- [Angezeigter Text]
╭──

Fleisch ohne Tier: Hier geht’s um die Wurst

Die niedersächsische CDU will, dass nur Wurst heißen darf, wo auch Tier drin ist. Verbraucher könnten versehentlich vegetarische Produkte kaufen

Wurst in der Theke

Fleisch oder Fake: Niedersachsens CDU fürchtet Verwechslungsgefahr Foto: Maurizio Gambarini/dpa

HANNOVER taz | Totes Tier, wahlweise Schwein, Wild oder Geflügel, geschreddert und in einen Naturdarm gepresst. Das ist Wurst – sagt die CDU im niedersächsischen Landtag. Dass sich auch Veggie-Produkte Wurst nennen, wollen sie verbieten lassen und haben deshalb einen Antrag zur besseren Kennzeichnung von Fleisch­imitaten gestellt – heute soll darüber im Plenum entschieden werden. Doch Kritik daran kommt nicht nur von Rot-Grün, sondern auch von einem Fleischproduzenten.

„Der Verbraucher wird getäuscht“, sagt Frank Oesterhelweg (CDU). Das Wort „Veggie“ vor dem Schnitzel reiche nicht, um Fehlkäufe zu verhindern. Laut der Verbraucherzen­trale Niedersachsen greifen rund vier Prozent der Konsumenten versehentlich zu vegetarischen Ersatzprodukten, weil sie diese für Fleisch gehalten haben. Das geht aus einer Befragung von rund 1.000 Verbrauchern hervor.

„Ich bin selbst schon über Veggie-Geflügelsalat gestolpert, den es ja per Definition gar nicht geben kann“, sagt Oesterhelweg, der selbst schon einmal „vegetarischen Aufstrich mit Wurstgeschmack“, wie er die Veggie-Leberwurst nennt, probiert hat und lecker fand. „Ich habe mit den Produkten kein Problem, aber hier geht es darum, Verbraucher zu schützen.“

Kein Aufstand wegen Mäusespeck

Laut dem Vegetarierbund ernähren sich in Deutschland rund 7,8 Millionen Menschen vegetarisch und rund eine Million Menschen vegan.

Weltweit sollen es eine Milliarde Menschen sein, die auf Fleisch oder grundsätzlich auf tierische Produkte verzichten.

Konzerne verdienen mit Fleischalternativen wie der Veggie-Wurst immer mehr Geld. Seit 2008 verzeichnen sie ein jährliches Umsatzplus von 30 Prozent.

Im Jahr 2014 lag der gesamte Jahresumsatz bei rund 100 Millionen Euro. Laut dem Marktforschungsinstitut Nielsen waren es 2015 über 150 Millionen Euro.

Die Fleischersatzprodukte werden auf der Basis unterschiedlicher Pflanzen hergestellt. Am häufigsten ist Soja. In Deutschland boomt der Anbau der Hülsenfrucht – zwischen 2012 und 2015 hat sich die Anbaufläche verdoppelt.

Doch auch Seitan, Lupinensamen und Quorn eignen sich für Veggie-Produkte.

╰──

- [Aufgabe] Welche Grundstoffe für Fleischersatzprodukte nennt der Artikel über Veggie-Wurst? Zähle sie alle auf.

- [Einträge]
╭──

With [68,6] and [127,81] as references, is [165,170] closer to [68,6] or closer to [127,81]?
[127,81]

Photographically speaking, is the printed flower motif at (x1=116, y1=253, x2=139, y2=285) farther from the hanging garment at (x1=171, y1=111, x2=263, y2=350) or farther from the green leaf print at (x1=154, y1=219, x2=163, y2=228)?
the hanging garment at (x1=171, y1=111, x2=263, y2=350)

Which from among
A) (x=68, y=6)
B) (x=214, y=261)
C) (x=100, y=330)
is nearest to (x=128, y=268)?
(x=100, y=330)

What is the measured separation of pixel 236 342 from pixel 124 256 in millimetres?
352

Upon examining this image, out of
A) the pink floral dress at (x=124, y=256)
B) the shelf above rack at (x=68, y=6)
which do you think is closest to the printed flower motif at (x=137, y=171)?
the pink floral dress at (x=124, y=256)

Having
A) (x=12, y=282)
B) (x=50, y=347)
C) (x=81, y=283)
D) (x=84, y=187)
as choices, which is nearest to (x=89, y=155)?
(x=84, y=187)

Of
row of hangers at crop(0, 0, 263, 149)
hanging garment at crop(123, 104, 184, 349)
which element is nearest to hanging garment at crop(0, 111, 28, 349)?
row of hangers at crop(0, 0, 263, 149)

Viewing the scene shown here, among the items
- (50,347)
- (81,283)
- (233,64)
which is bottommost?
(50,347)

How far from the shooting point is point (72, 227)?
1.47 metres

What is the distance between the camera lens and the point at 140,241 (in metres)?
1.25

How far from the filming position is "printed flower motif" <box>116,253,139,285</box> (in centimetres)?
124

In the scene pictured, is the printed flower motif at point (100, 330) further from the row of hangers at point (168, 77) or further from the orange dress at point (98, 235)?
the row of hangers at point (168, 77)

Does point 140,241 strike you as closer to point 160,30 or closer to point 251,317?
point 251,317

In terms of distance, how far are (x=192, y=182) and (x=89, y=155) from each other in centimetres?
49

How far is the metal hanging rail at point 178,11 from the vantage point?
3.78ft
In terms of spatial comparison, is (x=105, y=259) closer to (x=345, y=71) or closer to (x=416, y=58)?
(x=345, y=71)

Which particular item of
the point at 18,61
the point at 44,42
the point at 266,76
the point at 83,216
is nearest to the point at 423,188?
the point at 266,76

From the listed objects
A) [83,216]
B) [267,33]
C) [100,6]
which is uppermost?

╰──

- [Erwartete Antwort] Soja, Seitan, Lupinensamen und Quorn.